Using the FISTA Algorithm for compressive sensing from Tiep H. Vu - FISTA, I created the matlab example below.

I created 2 sparse signals x_signed and x_pos, where the latter only contains positive values.

Using opts.pos = false as input to the FISTA, I assume, that the algorithm also works for signed input signals.

As visible, the FISTA algorithm is able to perfectly reconstruct x_pos, but not x_signed.

s = rng(5);
close all;
nrbins = 5;
N = 120;
m = 24;
%create input signals
x_pos = [round(10*rand(nrbins,1));zeros(N-nrbins,1)];
x_signed = [10*randn(nrbins,1);zeros(N-nrbins,1)];

%random shuffle
x_signed = x_signed(randperm(size(x_signed,1)));
x_pos = x_pos(randperm(size(x_pos,1)));

%Compressive Measurements on positive signal
A = 0.5*(sign(randn(m,N))+ones(m,N));
y = A*x_pos;

opts.pos = true;
opts.lambda = 0.01;
opts.tol = 1e-14;
opts.max_iter = 1000;
xrec_pos = fista_lasso(y,A,[],opts);

%Compressive Measurements on signed signal

A = 0.5*(sign(randn(m,N))+ones(m,N));
ysigned = A*x_signed;

opts.pos = false;
opts.lambda = 0.01;
opts.tol = 1e-14;
opts.max_iter = 1000;
xrec_signed = fista_lasso(ysigned,A,[],opts);



%plot positive
figure;
scatter(1:size(x_pos,1),x_pos);
hold on;
plot(xrec_pos);

legend('x','xrec\_pos');

%plot signed
figure;
scatter(1:size(x_signed,1),x_signed);
hold on;
plot(xrec_signed);

legend('x','xrec\_signed');

How can I reconstruct a signed signal using the FISTA algorithm?

For what reason does the option "pos" exist? Does it have performance implications?

Answer 1

I will try explaining why would someone use such an option as defining the solution as positive.
The Proximal Gradient Method which is the hurt of the FISTA algorithm is basically a generalization of Projected (Sub) Gradient Descent Method.
As such, if one knows that the solution lies in a Convex Set and one knows the projection onto that set one could utilize it inside the method by a projection step.

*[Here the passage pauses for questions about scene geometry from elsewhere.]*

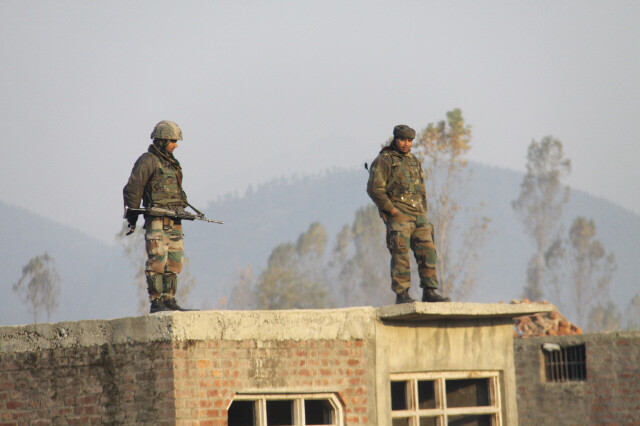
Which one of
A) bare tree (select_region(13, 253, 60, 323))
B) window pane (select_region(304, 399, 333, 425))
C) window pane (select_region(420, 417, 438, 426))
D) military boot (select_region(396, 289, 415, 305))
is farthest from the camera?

Hence, if you know your solution is indeed in the convex set of the positive orthant you should use that information by projection the solution onto this set.
The projection is fairly simple:

$$ {P}_{ \mathbb{R}_{+}^{n} } \left( y \right) = \arg \min_{x \in \mathbb{R}_{+}^{n}} {\left\| x - y \right\|}_{2}^{2} = \max \left( y, 0 \right) $$

This is actually implemented in the package you linked to in the Proj files.
For instant, in the latest version of proj_l1.m you can see the code:

if opts.pos 
    X = max(0, U - lambda);
else 
    X = max(0, U - lambda) + min(0, U + lambda);
end

Which implements the projection onto the $ {L}_{1} $ norm ball and the positive orthant as written above.